§ Text excerpt
* * * * *

Yep. For what I was working on, distribution via the Opera store won't work at all. It's served from an additional html page hosted by pytivo, particularly so that it can make xmlhttprequests of pytivo from the same origin. It's also generally only ever served from a local network. The Opera store doesn't expect things to work like that, they want a 'fixed' public url, not one that may change frequently like dhcp clients can.



> I was just about to start taking a second look at the MPEG-DASH stuff for a Plex app, but now I'm not sure its worth it.


I'm convinced it's possible to send the mp4 segments to the tivo's browser and play them back successfully. What I couldn't get working was a simple encoding process on the server. But I'm certain it's doable by someone, given enough time and effort, and encoding expertise.


----------



## bradleys

Did we notice any changes to the opera web browser following the latest update?


----------



## moyekj

bradleys said:


> Did we notice any changes to the opera web browser following the latest update?


?? As mentioned above 20.4.1 disabled arbitrary browser access completely.


----------



## bradleys

Ok, I wasn't following the dates in the thread closely enough.

Very disappointing.


----------



## ntlord

gonzotek said:


> I'm convinced it's possible to send the mp4 segments to the tivo's browser and play them back successfully.


Plex already does this. All that it really takes is modifying the Javascript MPEG-DASH player I posted in the other thread (https://dash-mse-test.appspot.com) to understand the more advanced SegmentTemplate elements going on in the Plex MPEG-DASH XML.

I did some further testing, and as it happens there are better MPEG-DASH javascript players (dash-if.org) out there that natively understand the Plex MPEG-DASH xml (i.e. SegmentTemplates), but for whatever reason, it doesn't work (even with the same videos played on the mse-test site) in Opera on the Tivo, but works fine in Chrome. Since debugging is non-existent on the TiVo, I didn't spend much time trying to figure out why it didn't work, but it should also be possible to get it working.


----------



## gonzotek

ntlord said:


> Plex already does this. All that it really takes is modifying the Javascript MPEG-DASH player I posted in the other thread (https://dash-mse-test.appspot.com) to understand the more advanced SegmentTemplate elements going on in the Plex MPEG-DASH XML.

* * * * *

§ Problem description
Can you carry the forum thread above about MPEG-DASH playback in the TiVo's Opera browser forward from its last line?

§ Information shown
* * * * *

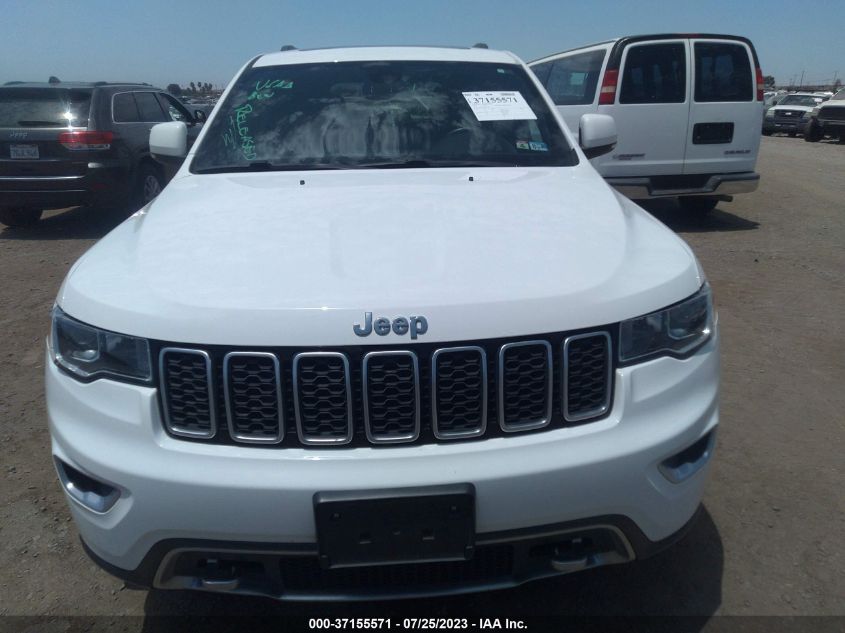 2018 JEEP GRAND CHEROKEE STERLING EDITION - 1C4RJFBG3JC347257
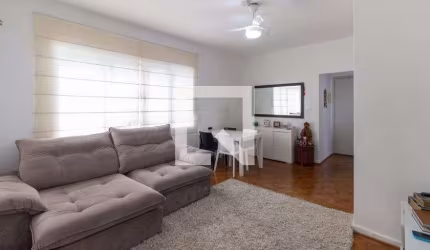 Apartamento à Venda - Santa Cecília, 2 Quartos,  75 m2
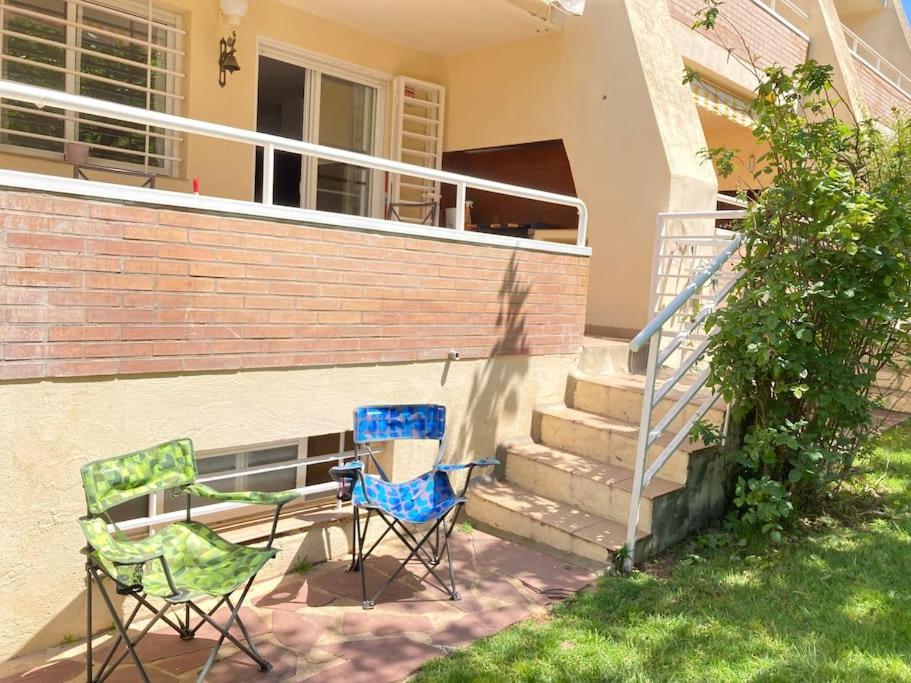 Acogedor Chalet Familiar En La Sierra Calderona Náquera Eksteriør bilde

* * * * *

§ Task response
> 
> I did some further testing, and as it happens there are better MPEG-DASH javascript players (dash-if.org) out there that natively understand the Plex MPEG-DASH xml (i.e. SegmentTemplates), but for whatever reason, it doesn't work (even with the same videos played on the mse-test site) in Opera on the Tivo, but works fine in Chrome. Since debugging is non-existent on the TiVo, I didn't spend much time trying to figure out why it didn't work, but it should also be possible to get it working.


Yeah, that's about as far as I was able to get before losing interest. Looks like we need to work out some kind of remote debugging framework. We can try trapping important functions in try/catch wrappers, then sending the error to a remote server.. OR...jsfiddle uses something called weinre to pull off debugging clients like phones remotely. Maybe that'd work on TiVo's Opera environment as well.


----------



## ntlord

Any change on this with the latest updates, or is the RPC app launch still dead?


----------



## moyekj

ntlord said:


> Any change on this with the latest updates, or is the RPC app launch still dead?


 Got 20.4.2 today on my Roamio Pro and unsurprisingly confirmed it's same "Not Allowed" message being returned.


----------



## moyekj

Reviving this old thread just to say I happened to try launching an arbitrary HTML page via RPC again and it now works again!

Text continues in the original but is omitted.